This application will have two beneficiaries:
- “Children and youth (age 0-17)” at level 1
- “Adolescents (people aged 13-17)” at level 2
And also, perhaps:
- “People with disabilities” at level 1
- “People with intellectual disabilities” at level 2
As this example shows, most grant applications can be categorised by more than one label, which of course increases the complexity of CLASSIEfier.
To overcome this challenge, the algorithm runs from the higher levels to the lowest levels. It first matches the keywords in the most detailed categories (level 4 in Subjects and level 3 in Populations) and rolls the classification back to less detail if needed.
One CLASSIEfier, multiple uses
Once CLASSIEfier is tested and implemented, it will be able to classify almost any text relating to the social sector.
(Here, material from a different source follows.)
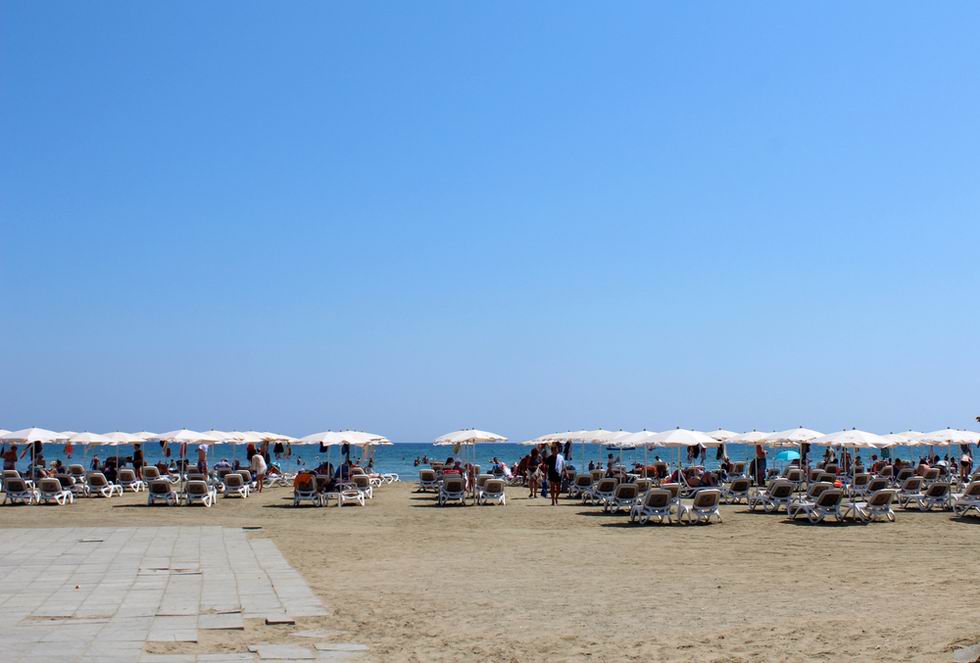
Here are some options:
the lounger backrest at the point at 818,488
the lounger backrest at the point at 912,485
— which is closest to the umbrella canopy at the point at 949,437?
the lounger backrest at the point at 912,485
We will offer this tool for use by grantmakers and other social sector supporters who wish to understand more about their own funding and support patterns, and by those who wish to know about and participate in mapping of universal trends.
The tool can be used to classify data not only within the SmartyGrants system but also across other enterprises, including GiveNow (Our Community’s donations platform), Funding Centre (our grantseeking database), and Good Jobs (our jobs search platform). External uses may be found for the tool too.
Thus we can further standardise how information is managed, allowing illumination of trends and comparisons within a specific account or domain as well as within and across sectors.
CLASSIEfier is the first of many artificial intelligence initiatives that Our Community is pursuing.